• [PROBLEM TO SOLVE]: Which of the lines below contain the string "United"? Copy each one.

• [SUPPLIED MATERIAL]:
--- START ---
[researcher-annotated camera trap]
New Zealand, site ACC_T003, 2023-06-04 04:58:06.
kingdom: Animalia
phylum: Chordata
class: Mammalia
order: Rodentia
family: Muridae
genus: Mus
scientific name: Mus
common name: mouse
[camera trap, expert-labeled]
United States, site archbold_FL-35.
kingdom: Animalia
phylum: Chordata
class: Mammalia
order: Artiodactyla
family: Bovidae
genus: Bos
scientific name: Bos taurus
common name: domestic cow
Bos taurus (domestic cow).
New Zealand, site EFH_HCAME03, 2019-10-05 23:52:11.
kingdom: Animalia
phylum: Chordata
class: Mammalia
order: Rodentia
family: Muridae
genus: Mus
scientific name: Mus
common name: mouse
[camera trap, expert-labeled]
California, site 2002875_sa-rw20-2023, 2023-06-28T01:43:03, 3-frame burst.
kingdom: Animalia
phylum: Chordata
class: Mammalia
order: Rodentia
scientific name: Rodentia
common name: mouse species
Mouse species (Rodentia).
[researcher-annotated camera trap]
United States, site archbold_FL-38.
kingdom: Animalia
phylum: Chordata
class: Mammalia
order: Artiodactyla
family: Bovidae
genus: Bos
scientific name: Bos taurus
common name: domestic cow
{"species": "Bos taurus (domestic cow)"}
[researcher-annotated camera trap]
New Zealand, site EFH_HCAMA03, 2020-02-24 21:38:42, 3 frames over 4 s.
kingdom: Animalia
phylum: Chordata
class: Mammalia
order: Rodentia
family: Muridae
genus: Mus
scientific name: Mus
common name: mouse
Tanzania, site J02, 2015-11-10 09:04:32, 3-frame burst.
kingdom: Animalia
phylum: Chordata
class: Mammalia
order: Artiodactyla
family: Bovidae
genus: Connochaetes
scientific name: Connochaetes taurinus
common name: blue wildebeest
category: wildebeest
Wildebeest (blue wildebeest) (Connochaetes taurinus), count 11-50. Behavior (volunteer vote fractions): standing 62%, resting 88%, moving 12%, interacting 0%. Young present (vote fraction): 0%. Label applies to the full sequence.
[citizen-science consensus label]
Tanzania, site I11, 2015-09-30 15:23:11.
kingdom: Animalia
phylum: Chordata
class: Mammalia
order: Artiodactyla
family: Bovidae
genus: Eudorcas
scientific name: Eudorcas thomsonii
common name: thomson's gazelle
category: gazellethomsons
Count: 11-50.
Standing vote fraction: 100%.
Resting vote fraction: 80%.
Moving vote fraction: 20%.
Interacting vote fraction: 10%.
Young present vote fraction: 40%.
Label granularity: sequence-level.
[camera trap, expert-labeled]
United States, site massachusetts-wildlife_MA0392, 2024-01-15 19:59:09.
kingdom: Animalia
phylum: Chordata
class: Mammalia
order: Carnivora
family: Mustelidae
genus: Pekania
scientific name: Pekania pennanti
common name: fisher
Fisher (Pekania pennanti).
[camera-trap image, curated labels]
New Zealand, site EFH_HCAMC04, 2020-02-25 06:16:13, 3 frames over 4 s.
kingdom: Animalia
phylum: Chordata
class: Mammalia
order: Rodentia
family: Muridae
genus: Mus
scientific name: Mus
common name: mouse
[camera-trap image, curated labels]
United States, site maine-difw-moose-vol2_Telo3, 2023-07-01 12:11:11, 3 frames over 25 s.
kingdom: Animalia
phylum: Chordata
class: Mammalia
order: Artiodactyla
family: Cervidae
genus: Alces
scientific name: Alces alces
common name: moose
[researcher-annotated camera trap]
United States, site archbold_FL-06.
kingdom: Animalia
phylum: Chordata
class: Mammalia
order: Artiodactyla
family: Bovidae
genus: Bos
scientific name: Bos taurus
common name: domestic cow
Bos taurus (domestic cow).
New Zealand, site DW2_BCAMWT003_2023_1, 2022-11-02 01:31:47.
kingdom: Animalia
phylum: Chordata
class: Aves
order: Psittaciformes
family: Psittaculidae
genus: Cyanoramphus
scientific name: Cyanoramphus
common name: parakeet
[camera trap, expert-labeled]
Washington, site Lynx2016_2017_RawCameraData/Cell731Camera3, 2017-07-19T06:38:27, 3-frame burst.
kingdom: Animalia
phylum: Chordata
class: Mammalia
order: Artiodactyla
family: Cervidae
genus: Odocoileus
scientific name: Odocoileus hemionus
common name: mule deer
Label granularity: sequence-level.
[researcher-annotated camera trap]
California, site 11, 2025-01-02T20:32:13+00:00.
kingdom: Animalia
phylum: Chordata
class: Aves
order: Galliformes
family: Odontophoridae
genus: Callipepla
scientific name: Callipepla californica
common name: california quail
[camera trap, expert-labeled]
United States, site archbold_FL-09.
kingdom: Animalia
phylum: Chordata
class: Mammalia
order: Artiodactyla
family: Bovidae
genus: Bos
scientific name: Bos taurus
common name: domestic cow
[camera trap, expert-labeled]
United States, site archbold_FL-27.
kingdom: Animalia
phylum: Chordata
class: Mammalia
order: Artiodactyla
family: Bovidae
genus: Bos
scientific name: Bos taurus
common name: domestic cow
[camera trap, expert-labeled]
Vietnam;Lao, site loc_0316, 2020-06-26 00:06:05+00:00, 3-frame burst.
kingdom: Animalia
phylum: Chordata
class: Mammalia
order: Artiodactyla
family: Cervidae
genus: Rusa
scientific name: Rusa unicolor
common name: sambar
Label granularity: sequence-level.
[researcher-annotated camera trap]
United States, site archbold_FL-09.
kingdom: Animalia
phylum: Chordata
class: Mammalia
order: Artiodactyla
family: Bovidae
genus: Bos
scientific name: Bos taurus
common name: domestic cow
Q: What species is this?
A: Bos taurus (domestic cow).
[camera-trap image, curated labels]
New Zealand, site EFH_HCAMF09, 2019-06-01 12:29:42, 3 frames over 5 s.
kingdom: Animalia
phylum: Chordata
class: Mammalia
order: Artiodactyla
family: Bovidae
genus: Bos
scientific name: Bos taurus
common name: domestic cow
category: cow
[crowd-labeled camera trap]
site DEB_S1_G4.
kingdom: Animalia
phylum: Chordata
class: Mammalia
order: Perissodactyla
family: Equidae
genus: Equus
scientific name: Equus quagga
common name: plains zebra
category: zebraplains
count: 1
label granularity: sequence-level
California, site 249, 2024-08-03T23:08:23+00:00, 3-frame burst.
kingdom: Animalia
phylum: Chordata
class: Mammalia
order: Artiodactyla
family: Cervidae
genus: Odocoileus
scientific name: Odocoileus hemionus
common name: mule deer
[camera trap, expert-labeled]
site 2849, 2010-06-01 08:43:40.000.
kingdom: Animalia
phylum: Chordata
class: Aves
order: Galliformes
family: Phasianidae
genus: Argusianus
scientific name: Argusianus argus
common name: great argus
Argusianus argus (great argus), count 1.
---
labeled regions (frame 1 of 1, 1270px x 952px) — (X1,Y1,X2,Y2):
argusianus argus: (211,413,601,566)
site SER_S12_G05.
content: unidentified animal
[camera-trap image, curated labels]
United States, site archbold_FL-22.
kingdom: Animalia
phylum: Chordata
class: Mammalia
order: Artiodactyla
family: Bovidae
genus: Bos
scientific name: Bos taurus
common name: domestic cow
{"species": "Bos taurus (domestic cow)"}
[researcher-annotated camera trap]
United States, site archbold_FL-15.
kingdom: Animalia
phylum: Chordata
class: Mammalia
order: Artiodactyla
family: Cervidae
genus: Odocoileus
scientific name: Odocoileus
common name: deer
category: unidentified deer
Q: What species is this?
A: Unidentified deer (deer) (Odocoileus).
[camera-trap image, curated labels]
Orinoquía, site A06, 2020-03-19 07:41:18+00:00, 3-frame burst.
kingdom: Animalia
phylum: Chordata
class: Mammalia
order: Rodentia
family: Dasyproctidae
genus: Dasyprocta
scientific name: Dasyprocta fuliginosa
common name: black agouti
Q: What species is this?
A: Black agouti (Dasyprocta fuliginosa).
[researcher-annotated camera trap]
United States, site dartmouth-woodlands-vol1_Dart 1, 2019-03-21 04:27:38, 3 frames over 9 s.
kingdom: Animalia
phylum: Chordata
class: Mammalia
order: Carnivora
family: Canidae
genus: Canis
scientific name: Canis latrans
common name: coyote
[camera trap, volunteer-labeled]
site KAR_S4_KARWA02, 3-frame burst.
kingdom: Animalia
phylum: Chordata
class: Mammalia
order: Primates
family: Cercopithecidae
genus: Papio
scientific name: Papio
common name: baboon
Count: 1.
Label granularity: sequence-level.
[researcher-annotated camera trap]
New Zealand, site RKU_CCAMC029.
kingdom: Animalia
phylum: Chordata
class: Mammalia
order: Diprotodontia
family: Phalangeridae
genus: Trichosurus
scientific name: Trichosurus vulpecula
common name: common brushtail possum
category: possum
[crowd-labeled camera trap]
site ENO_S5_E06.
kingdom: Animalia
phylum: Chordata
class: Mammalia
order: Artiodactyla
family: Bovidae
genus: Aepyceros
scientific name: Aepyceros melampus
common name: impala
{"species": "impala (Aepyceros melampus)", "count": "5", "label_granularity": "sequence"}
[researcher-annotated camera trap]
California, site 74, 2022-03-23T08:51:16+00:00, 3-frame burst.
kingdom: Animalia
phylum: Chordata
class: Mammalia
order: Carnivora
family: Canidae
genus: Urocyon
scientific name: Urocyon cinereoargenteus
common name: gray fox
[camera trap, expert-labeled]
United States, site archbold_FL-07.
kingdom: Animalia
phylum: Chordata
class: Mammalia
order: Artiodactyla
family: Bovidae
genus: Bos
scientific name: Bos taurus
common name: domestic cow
--- END ---
• [EXERCISE RESPONSE]:
United States, site archbold_FL-35.
United States, site archbold_FL-38.
United States, site massachusetts-wildlife_MA0392, 2024-01-15 19:59:09.
United States, site maine-difw-moose-vol2_Telo3, 2023-07-01 12:11:11, 3 frames over 25 s.
United States, site archbold_FL-06.
United States, site archbold_FL-09.
United States, site archbold_FL-27.
United States, site archbold_FL-09.
United States, site archbold_FL-22.
United States, site archbold_FL-15.
United States, site dartmouth-woodlands-vol1_Dart 1, 2019-03-21 04:27:38, 3 frames over 9 s.
United States, site archbold_FL-07.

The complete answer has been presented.